そういえば、小さいころ美鈴はよくおんぶをしてくれたっけ。
一回だけ、間違って彼女をこう呼んでしまったことがある。
――「お母さん」と。
「残念だが、私はお前の母ではないぞ?」
「!?」
聞き覚えのある声に私は驚いて目を開ける。
そこには苦笑してこちらを見る藍しゃまの姿がありました。
って、私声に出してた!?は、恥ずかしいいいいいいいいいい!!!!
「あ、えっと、今のは、その」
「何も言わなくていい。誰にも言わんよ。私は口が堅い方なんだ」
なにか言い訳がないかと口ごもっていると、藍が言わないと約束してくれた。
ありがたい。こういうミスは何かと恥ずかしいからね。例えるなら学校の先生のことをお母さんと呼んでしまった時くらい。
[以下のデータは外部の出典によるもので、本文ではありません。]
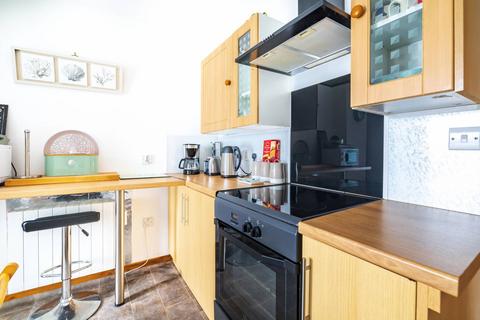 43 Dalnabay, Silverglades, Aviemore, PH22 1RF
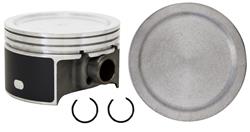 Enginetech Piston Sets P5033(4).50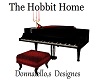 hobbit piano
「……何となくだが、紅魔館の連中が大人しくなった理由が分かった気がしたよ」
温かい笑みでこちらを見てくる藍の顔を見ていられなくなり、つい顔をそらしてしまう。
「それで、今どこに向かっているの?」
照れ隠しにそう問いかけると、藍は苦笑しながらも答えてくれた。
「博麗神社だ。もっとも、今霊夢はいないがな」
「じゃあなんのために?」
「お前を紫様に会わせるためだ」
「なんで?」
「お前に話があるそうだ。連れて来いと命令された。霊夢と魔法使いは後から来るそうだ」
紫が私に話…?
何だろう、まさか、私が転生者だってばれたとか!?
私は戦々恐々としながらも藍の背中にしがみつくのだった。